### EXCERPT:

Michal Molka
3 min readAug 28, 2020

--

Tabular model — datetime columns optimization

I want to show you how you can optimize your model size by splitting a datetime column into separate date and time columns and how it affects a model size.

Our example is the [Posts] table placed in the Stack Overflow SQL Server Database. Its size is 120GB and 46 947 633 rows.

We don’t need all columns like a [Body], a [Tags], a [Title] for analysis purposes, so I deleted a few.

This is our table. It’s size is 3.5GB in a database.

I placed that table into a SSAS model. Its initial size is 6.2 GB.

We can notice that the largest columns are a [CreationDate], a [LastActivityDate] and a [LastEditDate]. These three columns size is 5.9GB.

What can we do?

A better approach is to split the datetime column into separate date and time columns.

CREATE OR ALTER VIEW dbo.PostsSplitDateTime
AS
SELECT
[AnswerCount]
,[ClosedDate]
,[CommentCount]
,[CommunityOwnedDate]
,CONVERT(date, [CreationDate]) AS [CreationDate]
,CONVERT(time, [CreationDate]) AS [CreationTime]
,[FavoriteCount]
,CONVERT(date, [LastActivityDate]) AS [LastActivityDate]
,CONVERT(time, [LastActivityDate]) AS [LastActivityTime]
,CONVERT(date, [LastEditDate]) AS [LastEditDate]
,CONVERT(time, [LastEditDate]) AS [LastEditTime]
,[OwnerUserId]
,[PostTypeId]
,[Score]
,[ViewCount]
FROM [StackOverflow].[dbo].[PostsTabular]

After the view is imported into the tabular model our model equals 3.9GB.

As we can see date columns are smaller, but time columns are very large. Why? Because they contain milliseconds which implicates large cardinality. Let’s try to trim milliseconds and see what will happen.

CREATE OR ALTER VIEW dbo.PostsSplitDateTimeMilisecondsTrimmed
AS
SELECT
[AnswerCount]
,[ClosedDate]
,[CommentCount]
,[CommunityOwnedDate]
,CONVERT(date, [CreationDate]) AS [CreationDate]
,CONVERT(time(0), [CreationDate]) AS [CreationTime]
,[FavoriteCount]
,CONVERT(date, [LastActivityDate]) AS [LastActivityDate]
,CONVERT(time(0), [LastActivityDate]) AS [LastActivityTime]
,CONVERT(date, [LastEditDate]) AS [LastEditDate]
,CONVERT(time(0), [LastEditDate]) AS [LastEditTime]
,[OwnerUserId]
,[PostTypeId]
,[Score]
,[ViewCount]
FROM [StackOverflow].[dbo].[PostsTabular]

Our model size is 780MB.

On this stage we can start celebrating our success. We decreased the model size from 6.2GB to 780MB. But, do we need seconds in the time columns? Seconds are rarely useful in reports and measures, so we can round time to full minutes. You can attain this following this pattern:

CAST(CONVERT(time(0), [CreationDate]) AS smalldatetime) AS [CreationTime]

By the way, let’s apply all the previous steps to a [CommunityOwnedDate] and a [ClosedDate] fields.

Now the model size is 597MB. We reduced the model volume by 90%. 6.2 -> 0.6 GB

--

--

### STATED EXERCISE A:
Translate this sentence from the article on datetime column optimization into Spanish: "A better approach is to split the datetime column into separate date and time columns."
### STATED EXERCISE B:
Reproduce the passage of the article on datetime column optimization that runs from "This is our" up to and including "and time columns.".
### STATED EXERCISE C:
In the article on datetime column optimization, what was the model size after milliseconds were trimmed from the time columns?

### GIVEN INFORMATION:
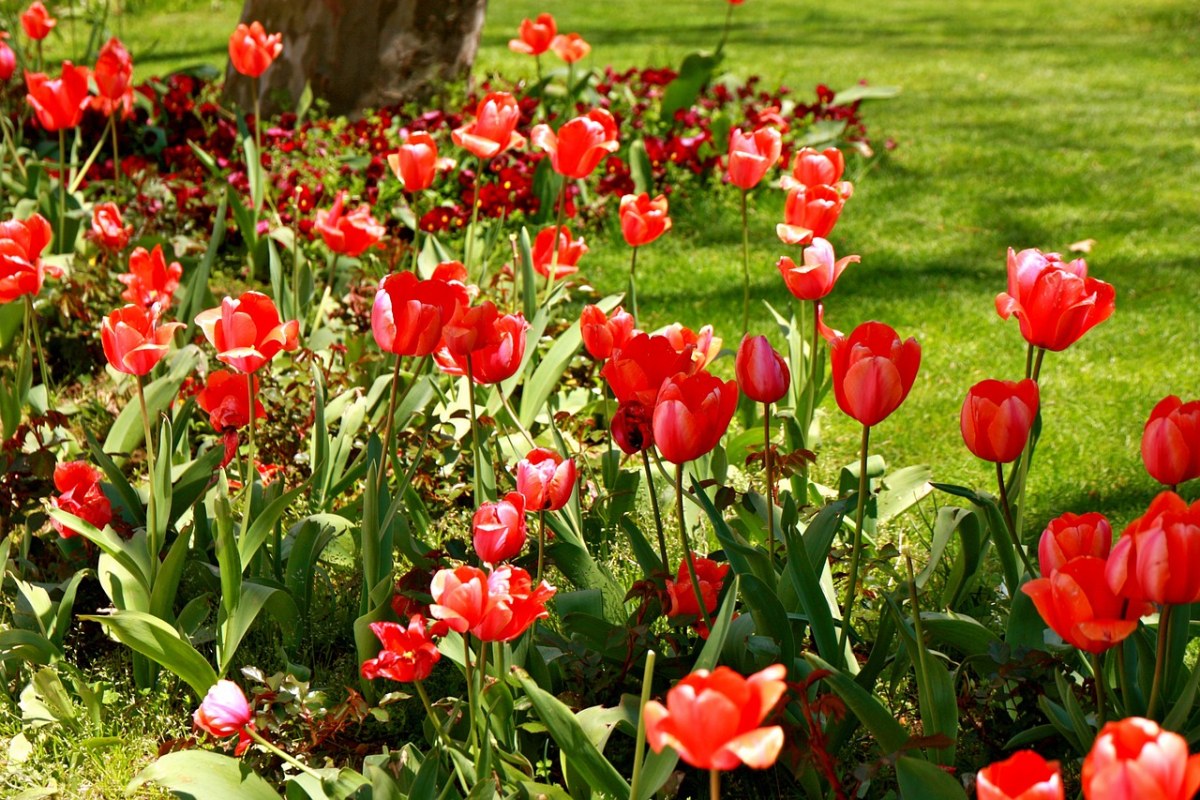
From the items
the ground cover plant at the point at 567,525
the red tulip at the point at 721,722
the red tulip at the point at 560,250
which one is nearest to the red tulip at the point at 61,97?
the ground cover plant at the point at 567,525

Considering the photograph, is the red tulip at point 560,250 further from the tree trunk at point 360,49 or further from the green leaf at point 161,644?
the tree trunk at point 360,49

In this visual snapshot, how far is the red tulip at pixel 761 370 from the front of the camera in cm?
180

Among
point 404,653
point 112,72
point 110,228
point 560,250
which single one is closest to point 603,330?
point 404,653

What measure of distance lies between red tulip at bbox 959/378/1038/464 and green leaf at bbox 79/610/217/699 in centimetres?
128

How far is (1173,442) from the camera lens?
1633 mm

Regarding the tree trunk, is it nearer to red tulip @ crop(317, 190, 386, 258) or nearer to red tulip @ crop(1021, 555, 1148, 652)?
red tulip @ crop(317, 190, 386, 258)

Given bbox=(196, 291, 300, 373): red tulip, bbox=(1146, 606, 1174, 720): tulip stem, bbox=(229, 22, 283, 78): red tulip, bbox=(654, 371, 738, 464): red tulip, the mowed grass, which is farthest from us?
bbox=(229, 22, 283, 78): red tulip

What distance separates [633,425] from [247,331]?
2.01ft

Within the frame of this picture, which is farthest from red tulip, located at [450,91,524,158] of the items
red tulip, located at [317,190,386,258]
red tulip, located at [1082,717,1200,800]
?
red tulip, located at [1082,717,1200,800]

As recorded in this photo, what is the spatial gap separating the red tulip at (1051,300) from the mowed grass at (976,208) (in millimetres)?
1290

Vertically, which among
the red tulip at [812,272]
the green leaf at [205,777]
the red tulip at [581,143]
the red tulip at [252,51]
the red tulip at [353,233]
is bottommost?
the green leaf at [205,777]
* * *
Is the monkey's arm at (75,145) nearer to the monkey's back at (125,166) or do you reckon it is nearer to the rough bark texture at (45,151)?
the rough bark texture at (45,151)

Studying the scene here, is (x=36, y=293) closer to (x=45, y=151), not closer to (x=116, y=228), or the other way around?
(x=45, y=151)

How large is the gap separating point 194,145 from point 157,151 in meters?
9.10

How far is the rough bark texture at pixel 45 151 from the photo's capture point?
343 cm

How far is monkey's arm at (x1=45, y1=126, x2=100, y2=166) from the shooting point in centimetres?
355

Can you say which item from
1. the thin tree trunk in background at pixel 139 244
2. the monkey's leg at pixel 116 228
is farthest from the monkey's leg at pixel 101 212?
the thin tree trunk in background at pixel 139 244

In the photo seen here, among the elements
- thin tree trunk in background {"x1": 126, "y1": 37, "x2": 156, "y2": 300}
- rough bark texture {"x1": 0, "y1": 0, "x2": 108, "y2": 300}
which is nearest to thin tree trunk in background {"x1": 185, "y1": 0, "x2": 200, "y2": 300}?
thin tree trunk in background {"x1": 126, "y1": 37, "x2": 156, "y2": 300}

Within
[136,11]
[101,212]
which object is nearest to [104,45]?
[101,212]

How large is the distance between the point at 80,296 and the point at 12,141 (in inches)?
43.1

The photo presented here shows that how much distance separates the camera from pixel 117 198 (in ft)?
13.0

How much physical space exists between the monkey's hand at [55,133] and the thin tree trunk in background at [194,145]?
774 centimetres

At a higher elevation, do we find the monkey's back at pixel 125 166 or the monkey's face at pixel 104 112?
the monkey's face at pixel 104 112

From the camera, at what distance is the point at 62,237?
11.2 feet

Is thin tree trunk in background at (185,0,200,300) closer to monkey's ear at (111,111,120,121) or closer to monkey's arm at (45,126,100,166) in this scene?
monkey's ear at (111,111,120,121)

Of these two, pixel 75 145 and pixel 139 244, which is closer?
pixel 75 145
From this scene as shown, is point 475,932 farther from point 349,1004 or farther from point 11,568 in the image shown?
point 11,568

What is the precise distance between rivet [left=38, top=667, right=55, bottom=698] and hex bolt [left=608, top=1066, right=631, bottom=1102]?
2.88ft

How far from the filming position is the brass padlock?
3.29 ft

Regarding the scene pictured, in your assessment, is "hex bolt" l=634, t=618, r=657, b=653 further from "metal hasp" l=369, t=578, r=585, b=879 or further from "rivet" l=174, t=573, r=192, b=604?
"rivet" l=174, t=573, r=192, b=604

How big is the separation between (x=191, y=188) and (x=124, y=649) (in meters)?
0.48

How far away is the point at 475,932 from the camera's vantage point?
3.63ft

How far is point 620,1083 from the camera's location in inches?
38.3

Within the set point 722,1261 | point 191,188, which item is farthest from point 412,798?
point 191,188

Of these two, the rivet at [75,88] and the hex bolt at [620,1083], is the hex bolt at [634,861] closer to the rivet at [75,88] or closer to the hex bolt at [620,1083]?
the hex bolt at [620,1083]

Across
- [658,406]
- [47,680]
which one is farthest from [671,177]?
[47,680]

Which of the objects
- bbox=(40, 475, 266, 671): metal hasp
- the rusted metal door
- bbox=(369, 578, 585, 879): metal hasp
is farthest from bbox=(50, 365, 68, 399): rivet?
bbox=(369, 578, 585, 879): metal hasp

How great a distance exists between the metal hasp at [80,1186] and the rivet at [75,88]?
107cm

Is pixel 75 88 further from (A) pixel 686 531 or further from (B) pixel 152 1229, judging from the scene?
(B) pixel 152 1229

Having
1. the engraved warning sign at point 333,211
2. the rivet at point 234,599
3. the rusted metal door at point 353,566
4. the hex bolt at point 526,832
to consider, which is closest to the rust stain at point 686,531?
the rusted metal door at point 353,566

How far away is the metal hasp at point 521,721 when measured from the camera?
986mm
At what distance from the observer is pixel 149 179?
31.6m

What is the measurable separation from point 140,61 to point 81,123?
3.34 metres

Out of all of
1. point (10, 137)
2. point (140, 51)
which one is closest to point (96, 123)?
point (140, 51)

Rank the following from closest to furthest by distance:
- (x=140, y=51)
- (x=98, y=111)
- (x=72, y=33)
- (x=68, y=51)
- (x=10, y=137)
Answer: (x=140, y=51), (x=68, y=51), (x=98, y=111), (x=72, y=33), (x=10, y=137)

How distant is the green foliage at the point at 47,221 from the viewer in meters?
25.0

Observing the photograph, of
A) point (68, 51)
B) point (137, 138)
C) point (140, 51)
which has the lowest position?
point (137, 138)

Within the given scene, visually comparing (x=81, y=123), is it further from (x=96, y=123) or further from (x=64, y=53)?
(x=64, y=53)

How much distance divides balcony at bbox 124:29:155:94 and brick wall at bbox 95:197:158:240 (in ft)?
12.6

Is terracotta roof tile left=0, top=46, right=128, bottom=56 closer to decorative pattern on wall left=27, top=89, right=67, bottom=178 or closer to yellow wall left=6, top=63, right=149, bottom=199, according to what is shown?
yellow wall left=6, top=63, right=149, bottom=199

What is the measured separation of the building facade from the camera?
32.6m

### TASK SOLUTION A:
Un mejor enfoque consiste en dividir la columna datetime en columnas separadas de fecha y hora.

### TASK SOLUTION B:
This is our table. It’s size is 3.5GB in a database.

I placed that table into a SSAS model. Its initial size is 6.2 GB.

We can notice that the largest columns are a [CreationDate], a [LastActivityDate] and a [LastEditDate]. These three columns size is 5.9GB.

What can we do?

A better approach is to split the datetime column into separate date and time columns.

### TASK SOLUTION C:
780MB